Super Soldier isn’t all combat; there’s a sprinkling of platforming and castle exploration to mix things up. In many instances, Captain America must climb, wall-run, swing and hop to reach new areas. Where and when you can do this have all been determined ahead of time — there are only one or two paths you can take, and the game will highlight where you can climb or swing. As Cap leaps to a pole and swings, tapping the button a second time will cause him to smoothly transition to the next platforming point. If you miss your timing, you won’t fall, but your progression won’t go nearly as smoothly. Outside of using your “Tactical Sense” to see where to go next, there’s no challenge in the platforming to speak of. Timing your button presses to swiftly and fluidly navigate a series of traversable objects can be fulfilling, but ultimately feels a bit empty.
Broken up into 18 chapters, Super Soldier feels like a linear experience unless you choose to deviate from critical story paths. The castle and surrounding areas beg to be explored, with an underground sewer system connecting key areas for quick travel, but the game offers no compelling reason to do so. Outside of the collectibles scattered all over the damned place, that is.
As it turns out, Captain America is somewhat of a kleptomaniac. This guy picks up everything he sees, and he’s got a peculiar fondness for ceramic eggs, it seems. And film reels. And dossiers. And beer steins. And whatever else he can get his hands on. Outside of the game’s main objective (which is “beat things up until the credits roll”), there are collectible goodies tossed about everywhere. Unless you’re into concept art and extra costumes, some of which offer up bonuses beyond changing Captain America’s look, there’s no real reason to explore every nook and cranny of HYDRA’s fortress.
It’s regrettable that Super Soldier is technically inconsistent, but not surprising given the likely “get this out the door before the film hits theaters” production mentality. To its credit, I didn’t run into any game-breaking bugs or glitches, which is more than can be said about Sega’s Thor title. But on the other hand, the game’s framerate sometimes dips when simply shifting the in-game camera, and nothing else in the world looks quite as good as the game’s detailed hero.

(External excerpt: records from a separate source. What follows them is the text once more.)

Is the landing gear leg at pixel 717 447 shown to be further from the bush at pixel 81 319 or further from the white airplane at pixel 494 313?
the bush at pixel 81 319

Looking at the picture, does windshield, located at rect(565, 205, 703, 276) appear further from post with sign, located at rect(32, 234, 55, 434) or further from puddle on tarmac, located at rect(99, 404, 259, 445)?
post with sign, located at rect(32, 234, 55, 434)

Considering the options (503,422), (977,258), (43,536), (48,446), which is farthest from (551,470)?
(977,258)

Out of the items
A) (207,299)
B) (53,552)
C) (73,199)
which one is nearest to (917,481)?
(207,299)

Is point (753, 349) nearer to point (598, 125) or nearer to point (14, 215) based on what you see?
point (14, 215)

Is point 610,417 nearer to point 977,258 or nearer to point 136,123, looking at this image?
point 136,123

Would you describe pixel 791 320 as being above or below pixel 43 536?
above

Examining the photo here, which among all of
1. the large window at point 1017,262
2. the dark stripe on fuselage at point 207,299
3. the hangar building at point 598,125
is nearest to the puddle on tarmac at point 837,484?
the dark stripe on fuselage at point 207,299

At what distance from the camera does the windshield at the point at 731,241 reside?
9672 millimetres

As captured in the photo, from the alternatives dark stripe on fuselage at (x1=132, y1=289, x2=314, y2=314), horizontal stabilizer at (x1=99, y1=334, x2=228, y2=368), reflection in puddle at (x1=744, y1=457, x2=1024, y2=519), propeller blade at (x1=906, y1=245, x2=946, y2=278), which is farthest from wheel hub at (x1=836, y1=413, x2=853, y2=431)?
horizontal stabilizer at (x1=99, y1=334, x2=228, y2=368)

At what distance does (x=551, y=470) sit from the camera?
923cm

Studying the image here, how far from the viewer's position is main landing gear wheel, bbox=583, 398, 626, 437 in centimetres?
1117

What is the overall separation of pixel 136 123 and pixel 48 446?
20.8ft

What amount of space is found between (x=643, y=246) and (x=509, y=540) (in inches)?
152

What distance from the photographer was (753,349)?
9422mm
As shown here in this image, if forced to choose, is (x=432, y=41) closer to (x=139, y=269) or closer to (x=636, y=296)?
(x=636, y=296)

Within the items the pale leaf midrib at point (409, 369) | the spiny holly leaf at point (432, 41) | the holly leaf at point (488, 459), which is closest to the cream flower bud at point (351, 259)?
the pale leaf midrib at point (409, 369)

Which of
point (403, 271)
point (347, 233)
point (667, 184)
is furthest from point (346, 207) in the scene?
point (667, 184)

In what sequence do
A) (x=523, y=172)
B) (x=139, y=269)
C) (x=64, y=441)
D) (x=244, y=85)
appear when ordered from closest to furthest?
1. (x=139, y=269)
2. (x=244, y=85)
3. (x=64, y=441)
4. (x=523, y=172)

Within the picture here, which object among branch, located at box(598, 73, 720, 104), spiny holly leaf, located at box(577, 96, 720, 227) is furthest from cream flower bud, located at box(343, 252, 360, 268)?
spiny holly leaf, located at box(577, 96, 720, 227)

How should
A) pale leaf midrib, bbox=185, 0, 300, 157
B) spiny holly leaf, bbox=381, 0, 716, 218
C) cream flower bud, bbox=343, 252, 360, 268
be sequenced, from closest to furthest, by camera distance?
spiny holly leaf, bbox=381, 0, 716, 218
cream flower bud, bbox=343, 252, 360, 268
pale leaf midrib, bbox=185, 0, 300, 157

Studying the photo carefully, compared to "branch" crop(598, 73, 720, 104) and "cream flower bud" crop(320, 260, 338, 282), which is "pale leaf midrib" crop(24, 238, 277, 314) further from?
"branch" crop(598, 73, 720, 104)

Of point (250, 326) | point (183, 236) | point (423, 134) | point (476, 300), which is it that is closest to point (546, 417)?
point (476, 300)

What’s so shocking about Super Soldier, despite my various issues, is that it’s not entirely awful. In fact, missed opportunities and the reality that it doesn’t bring anything fresh to the table aside, I actually had quite a bit of fun. If you’re seeking a challenge, look the other way — on the game’s default difficulty, I finished the game in about eight hours and saw fewer than five “game over” screens. But going through the motions, particularly the flashy combat, was certainly enjoyable.
Side note for those into earning Xbox 360 Achievements or PlayStation 3 Trophies: Captain America: Super Soldier is a complete pushover. By the time I had finished the 360 version of the game, I had earned more than 70% of the game’s Achievements without even going out of my way to do so. Putting another half an hour into the game’s additional one-off challenge modes earned me a handful more. Looking at the rest of the list, almost everything seems like “give me” if you want to put in just a modicum of work.
In a post-Arkham Asylum world, comic book and videogame fans know that they deserve more than sub-standard shovelware carelessly pushed to retail to capitalize on a popular license. Captain America: Super Soldier manages to slightly transcend mediocrity by delivering a solid, yet derivative experience that could have ended in disaster. By no means is it “must-play” summer gaming, and that’s pretty much to be expected given that it’s based on a “must-see” summer feature. But those looking for an inoffensive third-person weekend romp could do a lot worse.